Estimation of damage parameters for ductile fracture of Zn-Ni coated ultra-high strength 300M steel using a finite element model

Zinc-Nickel alloy coatings are being researched as a possible replacement for cadmium-based coatings because of the health and environmental concerns associated with cadmium coatings. The Zn-Ni coating process is accompanied by the production of hydrogen. The hydrogen produced is primarily stored at the metal-coating interface and during the application of the part, this hydrogen may diffuse inwards into the metal and cause hydrogen embrittlement. Hydrogen embrittlement in ultra-high strength steels (UHSS) is detrimental to their application, as it leads to degeneration of properties and delayed cracking. Although outgassing steps are employed to remove the hydrogen from the steel, residual hydrogen might still be present in the steel and over the lifetime of the part, ingress of hydrogen in the part can be expected, which can lead to hydrogen embrittlement as well.

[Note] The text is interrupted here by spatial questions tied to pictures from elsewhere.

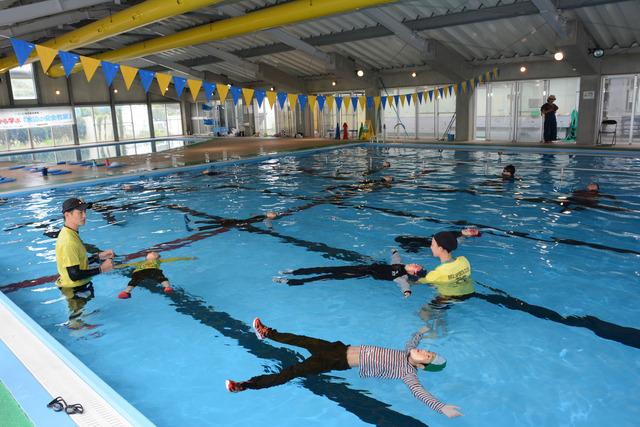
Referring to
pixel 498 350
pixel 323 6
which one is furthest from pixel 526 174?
pixel 498 350

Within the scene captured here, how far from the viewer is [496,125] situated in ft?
91.6

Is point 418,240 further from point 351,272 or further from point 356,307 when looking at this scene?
point 356,307

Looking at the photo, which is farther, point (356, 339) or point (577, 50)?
point (577, 50)

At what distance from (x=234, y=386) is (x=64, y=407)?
37.9 inches

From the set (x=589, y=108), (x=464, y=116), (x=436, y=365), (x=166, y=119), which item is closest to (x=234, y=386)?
(x=436, y=365)

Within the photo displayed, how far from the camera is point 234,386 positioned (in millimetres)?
2932

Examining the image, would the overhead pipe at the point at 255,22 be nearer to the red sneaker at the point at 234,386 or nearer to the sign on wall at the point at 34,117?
the red sneaker at the point at 234,386

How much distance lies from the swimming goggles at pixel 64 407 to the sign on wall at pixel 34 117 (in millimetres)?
26897

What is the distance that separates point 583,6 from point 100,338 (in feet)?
43.5

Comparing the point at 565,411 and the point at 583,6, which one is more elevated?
the point at 583,6

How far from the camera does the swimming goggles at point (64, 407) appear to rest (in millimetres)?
2377

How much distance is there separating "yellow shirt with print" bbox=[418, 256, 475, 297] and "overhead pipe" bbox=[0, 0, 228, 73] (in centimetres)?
814

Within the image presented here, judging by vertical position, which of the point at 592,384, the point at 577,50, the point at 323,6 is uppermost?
the point at 323,6

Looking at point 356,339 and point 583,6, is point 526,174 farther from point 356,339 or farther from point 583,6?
point 356,339
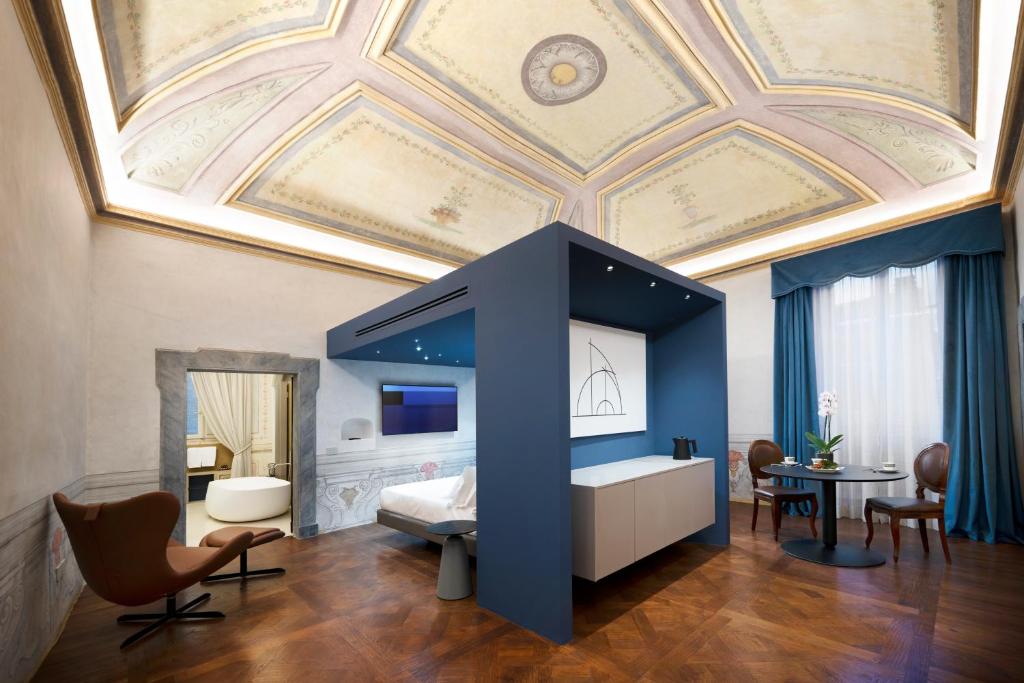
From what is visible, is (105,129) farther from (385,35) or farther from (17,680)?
(17,680)

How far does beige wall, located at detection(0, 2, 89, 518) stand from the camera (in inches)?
86.5

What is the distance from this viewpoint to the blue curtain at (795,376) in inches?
230

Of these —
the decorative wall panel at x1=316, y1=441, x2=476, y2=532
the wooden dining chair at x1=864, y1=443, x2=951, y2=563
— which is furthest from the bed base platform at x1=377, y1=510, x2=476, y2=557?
the wooden dining chair at x1=864, y1=443, x2=951, y2=563

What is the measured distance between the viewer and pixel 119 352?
4.62 metres

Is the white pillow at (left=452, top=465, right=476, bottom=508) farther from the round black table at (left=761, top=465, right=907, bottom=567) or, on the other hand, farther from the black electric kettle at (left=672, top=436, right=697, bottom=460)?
the round black table at (left=761, top=465, right=907, bottom=567)

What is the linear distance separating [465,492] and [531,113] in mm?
3502

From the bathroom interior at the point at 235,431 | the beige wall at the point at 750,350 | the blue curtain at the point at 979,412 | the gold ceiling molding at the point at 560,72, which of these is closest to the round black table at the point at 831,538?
the blue curtain at the point at 979,412

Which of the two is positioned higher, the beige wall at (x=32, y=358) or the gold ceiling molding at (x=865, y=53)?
the gold ceiling molding at (x=865, y=53)

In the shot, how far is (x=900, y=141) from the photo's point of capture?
443 cm

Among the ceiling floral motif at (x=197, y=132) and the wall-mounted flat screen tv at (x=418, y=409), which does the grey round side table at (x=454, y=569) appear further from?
the ceiling floral motif at (x=197, y=132)

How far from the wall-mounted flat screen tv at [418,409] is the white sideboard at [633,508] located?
3046 mm

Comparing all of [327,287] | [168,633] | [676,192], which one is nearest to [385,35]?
[327,287]

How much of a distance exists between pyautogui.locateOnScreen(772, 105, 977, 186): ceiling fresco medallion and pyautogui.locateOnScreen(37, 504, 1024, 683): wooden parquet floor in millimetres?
3500

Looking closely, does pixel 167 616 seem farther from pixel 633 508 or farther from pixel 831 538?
pixel 831 538
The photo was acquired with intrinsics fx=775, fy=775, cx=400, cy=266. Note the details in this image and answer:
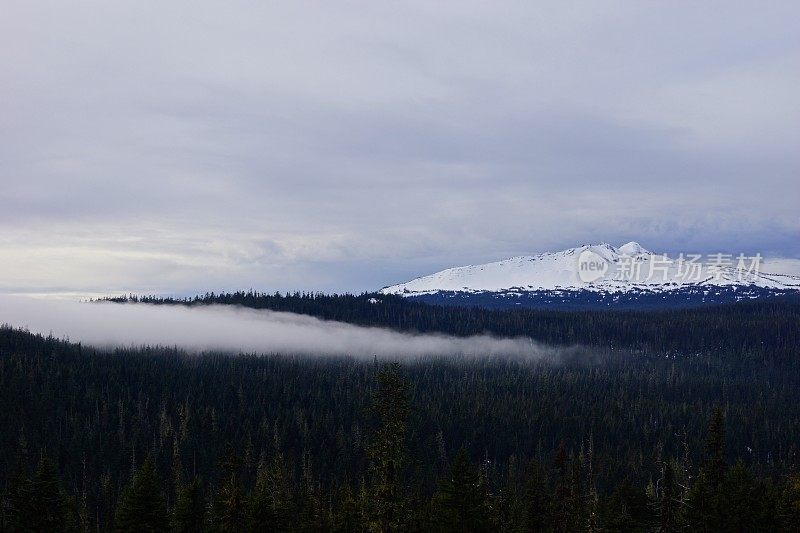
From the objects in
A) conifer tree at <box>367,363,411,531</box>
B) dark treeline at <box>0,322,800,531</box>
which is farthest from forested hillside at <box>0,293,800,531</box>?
dark treeline at <box>0,322,800,531</box>

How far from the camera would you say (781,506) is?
74125 mm

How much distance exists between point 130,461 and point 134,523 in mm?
133766

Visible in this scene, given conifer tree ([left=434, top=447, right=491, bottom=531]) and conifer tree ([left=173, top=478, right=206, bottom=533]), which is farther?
conifer tree ([left=173, top=478, right=206, bottom=533])

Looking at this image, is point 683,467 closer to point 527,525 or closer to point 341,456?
point 341,456

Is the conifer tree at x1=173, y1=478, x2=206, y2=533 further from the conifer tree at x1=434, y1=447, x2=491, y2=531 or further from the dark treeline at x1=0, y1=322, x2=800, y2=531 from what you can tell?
the conifer tree at x1=434, y1=447, x2=491, y2=531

In this work, a numerical model is proposed to investigate the development of stresses and hydrogen concentration in a Zn-Ni coated UHSS part. The proposed model, which includes the transport of hydrogen in the coating and metal substrate, couples the hydrogen distribution with a continuum damage mechanics model. The geometry of the simulation domains for the coating were directly developed from micrographs of the coating, and this facilitated the study of the effects of the morphology of the coating on the behavior of the metal-coating structure. The metal-coating interface aspects are explored as well. Different coating conditions lead to contrasting morphologies, and the amount of hydrogen generated is varied as well. The model will compensate by implementing distinct initial conditions. The simulation results are compared against experimental results from tensile test and charpy impact test, and the parameters of the damage model are calibrated.